Exotic meat demand rising as chefs cater to the latest foodie craze

Demand for exotic meat appears to be rising and some industry insiders and watchers say that's likely to continue as foodie culture grows.

Demand for meats such as wild boar, elk, squab and camel is surging

Exotic meat cuts such aselk and wild boar are a small but growing part of the business at Sanagan's Meat Locker butcher shop in Toronto. (Christopher Katsarov/Canadian Press)

Once a week Peter Sanagan brings a whole wild boar carcass to his Toronto butcher shop. He divvies it up into chops and other cuts, selling it to adventurous eaters who wander into the Kensington Market store.

While more familiar meats like beef and pork account for up to 90 per cent of sales at Sanagan's Meat Locker, the remainder comes from people seeking so-called exotic meats like wild boar. Game birds are popular, too.

"When in season, we'll have things ... like pheasants and partridges and squabs, wild turkey," Sanagan says.

Though exotic meat consumption is not well tracked, demand for it appears to be rising and some industry insiders and watchers say that's likely to continue as foodie culture grows.

Growing market

In Canada, consumption of less traditional meats like horse, venison, camel, rabbit and game grew an average of 10.6 per cent a year between 2010 and 2015, according to estimates from market research firm Euromonitor International.

Euromonitor's numbers exclude some meats many would consider exotic, like buffalo and guinea fowl, which fall under different categories it tracks. The firm doesn't have consumption estimates for meats like ostrich, zebra or bison.

Fine-dining restaurants are the main drivers of these types of meats' surge in popularity, according to Michael von Massow, an assistant professor at the University of Guelph's department of food, agricultural and resource economics.

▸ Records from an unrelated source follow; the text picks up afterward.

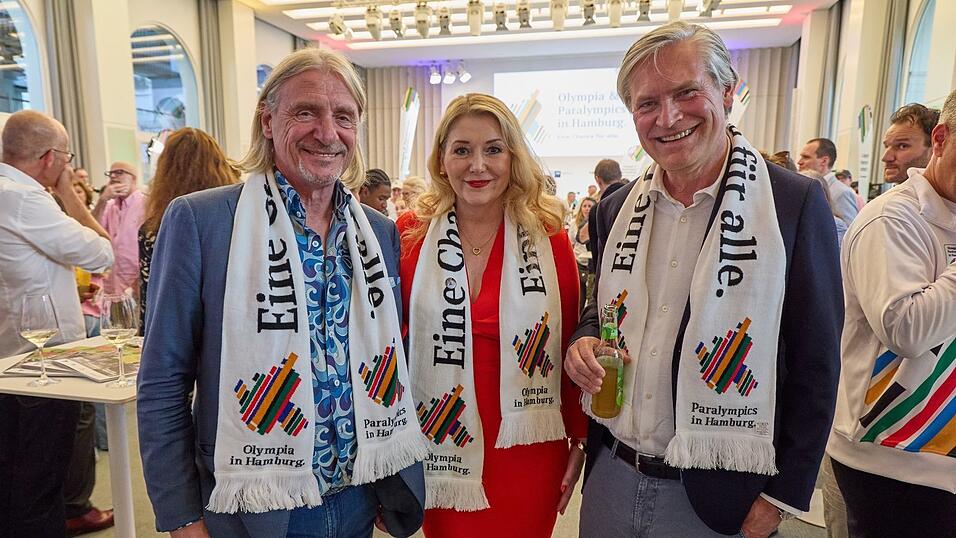 Ein breites Bündnis für Olympia in Hamburg war am Ende nicht genug. Ein breites Bündnis für Olympia in Hamburg war am Ende nicht genug.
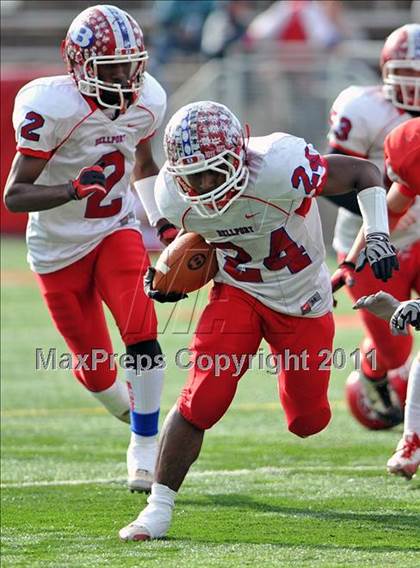 Thumbnail 1 in East Islip vs. Bellport (Section 11 Division 2 Final) photogallery.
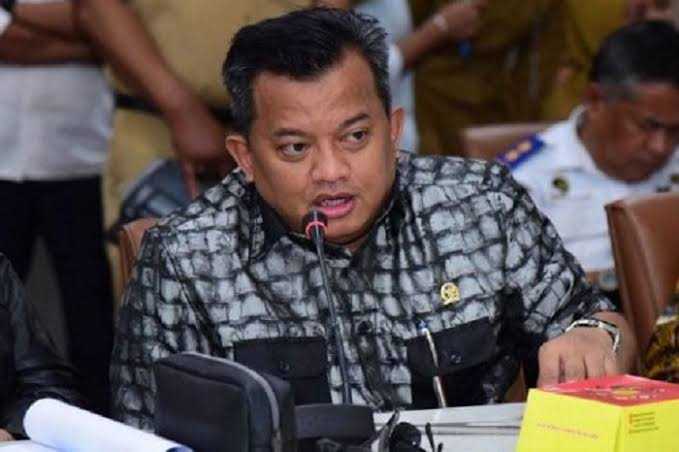 DPR Miris ada Wilayah di Istana Presiden Cipanas yang Terbelakang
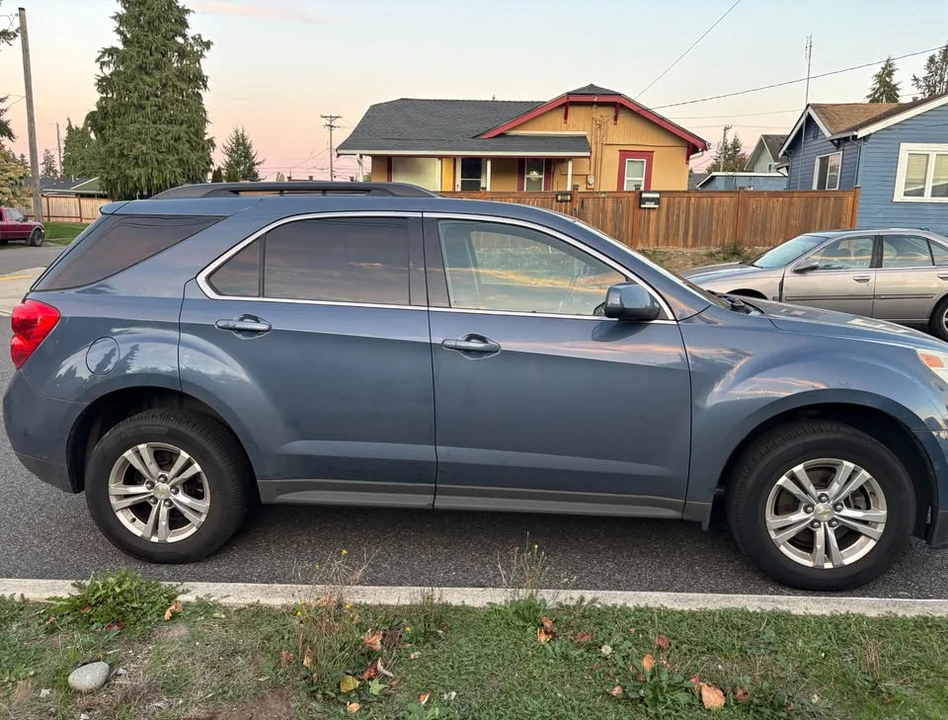 2012 Chevrolet Equinox - Image 11 of 14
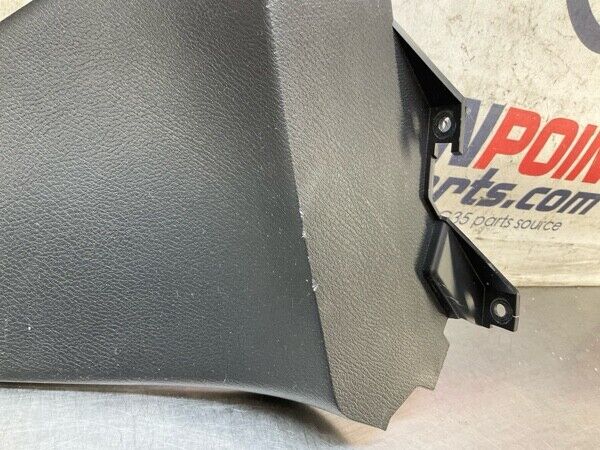 2017 Infiniti V37 Q60 Front Passenger Dash Finisher Trim Oem 14Bhgfe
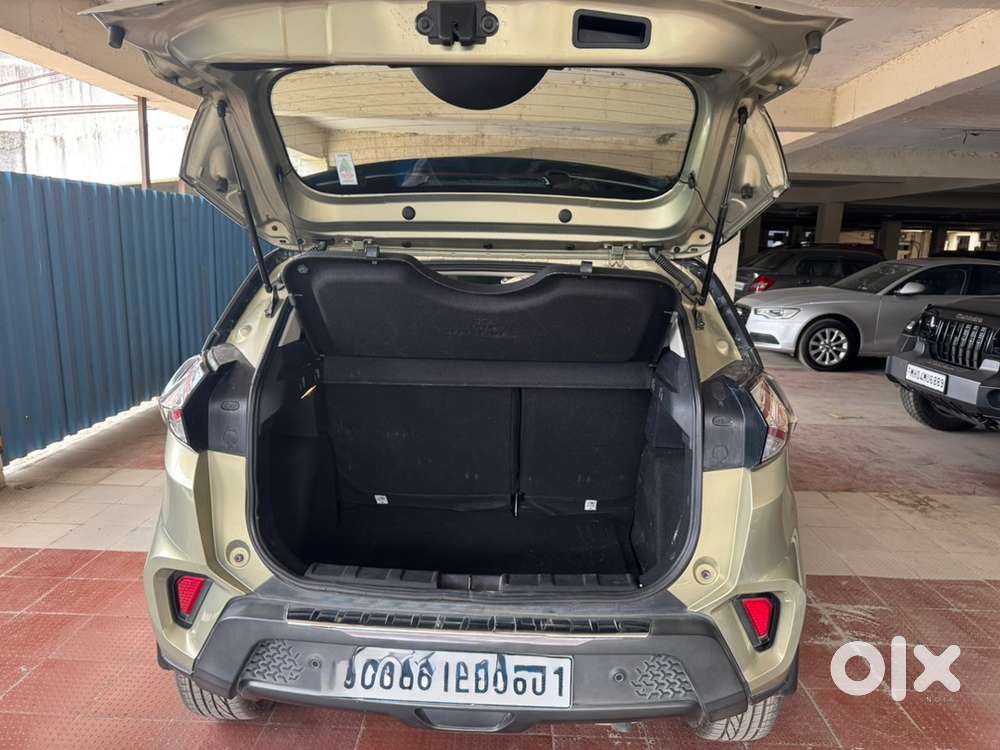 Tata Nexon Petrol 2022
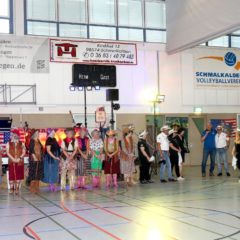 1. Line-Dance-Party der SVV-Line Dancer Schmalkalden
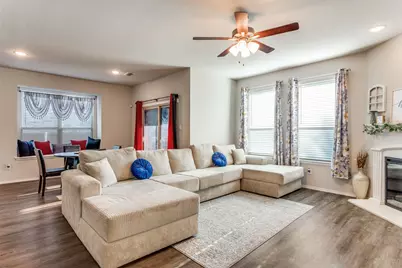 8921 Horse Herd Drive, Fort Worth, TX 76123 - Photo 3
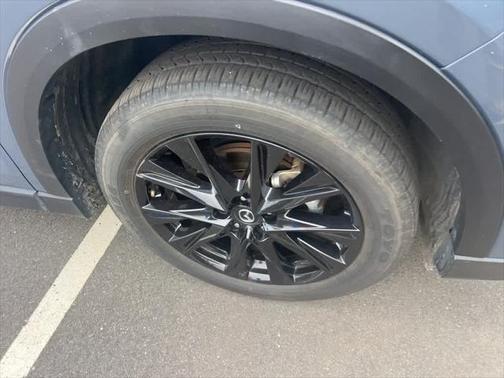 2024 Mazda CX-5 Carbon Edition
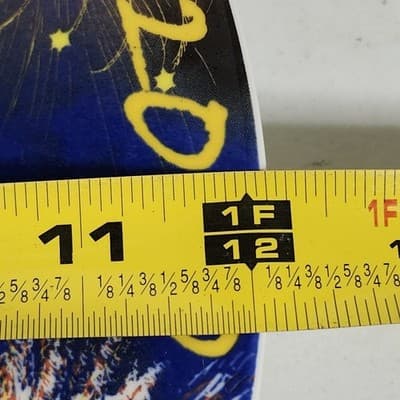 Y2K 12" Millennium New Year's Syracuse Plate Fireworks Made In USA - Thumbnail 3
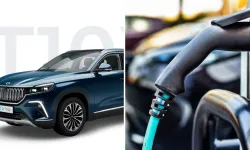 Türkiye'de elektrikli otomobil sayısı 472 bini geçti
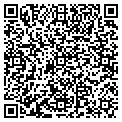 QR code with Ajs Creative contacts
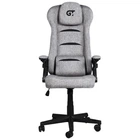 Кресло игровое GT Racer X-5993-1 Gray (X-5993-1 Fabric Gray) GT Racer X-5993-1 Fabric Gray 1039247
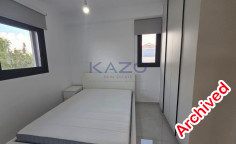 New two bedroom apartment in peaceful Ekali area 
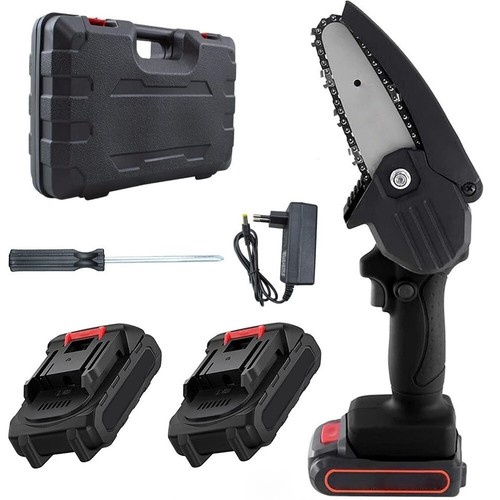 Mini motosega batteria 48v - batteria,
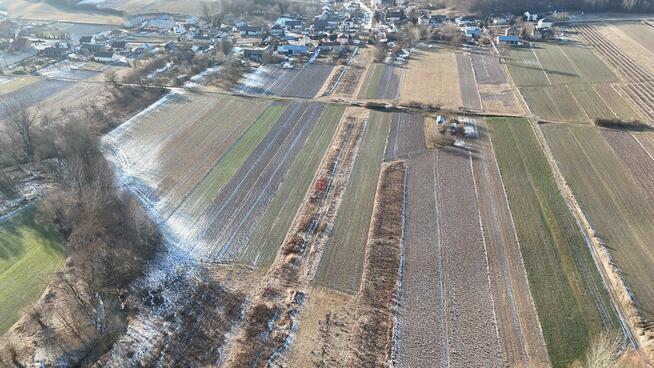 Działka rolna Nawodzice gm. Klimontów, Nawodzice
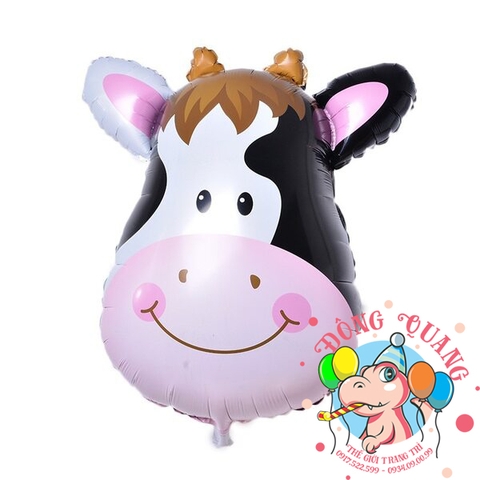 Bong bóng Đầu Bò sữa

Diners are seeking a culinary experience they can't get at home, he says. That means the nice pasta dishes that impressed a decade ago are out, thanks to the Food Network churning out home cooks.

"Restaurants are pushing the envelope to try and give us an experience," says von Massow.

Canadian chefs have been experimenting with horse, quail, kangaroo and other meats. Toronto restaurant The Beast, for example, allows customers to pick from a list of animals, like water buffalo or elk, and will create a six-course tasting menu using the whole animal.

But it's not just chefs wanting to experiment with different proteins.

Shai Bomze, director of sales for Toronto meat distributor La Ferme, says that while his company mainly supplies exotic meats to fine-dining restaurants, they do supply some of their product to high-end butcher shops and privately owned grocery stores.

A pricey new hobby

These types of products come with premium price tags. At Sanagan's Meat Locker, its owner says wild boar costs between $12 and $22 a pound, venison and elk runs $18 to $30 a pound depending on the cut, and game birds range from $15 to $30 a piece based on size.

Bomze attributes some of the demand for exotic meats to Canada's multicultural population, saying some of these products are considered staples in various cultures present in the country. La Ferme's most popular exotic meats include duck, bison and venison, he says.

Mainstream grocery chains have also gotten into the exotic meats game.

Loblaw, for instance, sells elk, venison, bison and wild boar at some of its grocery stores — and the company has seen an increase in sales year-over-year for these products, a Loblaw spokesperson said in an email.

"Canadians are looking to mix it up in the kitchen," noted Sal Baio, senior vice-president of Market Fresh at Loblaw, in a statement. "Their popularity may be due to specialty food programs, innovative restaurant menus and the proliferation of food-focused social media."

Those "culinary adventurers" are definitely helping to drive retail demand, agrees von Massow.

"I think we are seeing an emergence of a Canadian food culture," he says.

"More people are ... cooking for taste and entertainment, rather than just for fuel."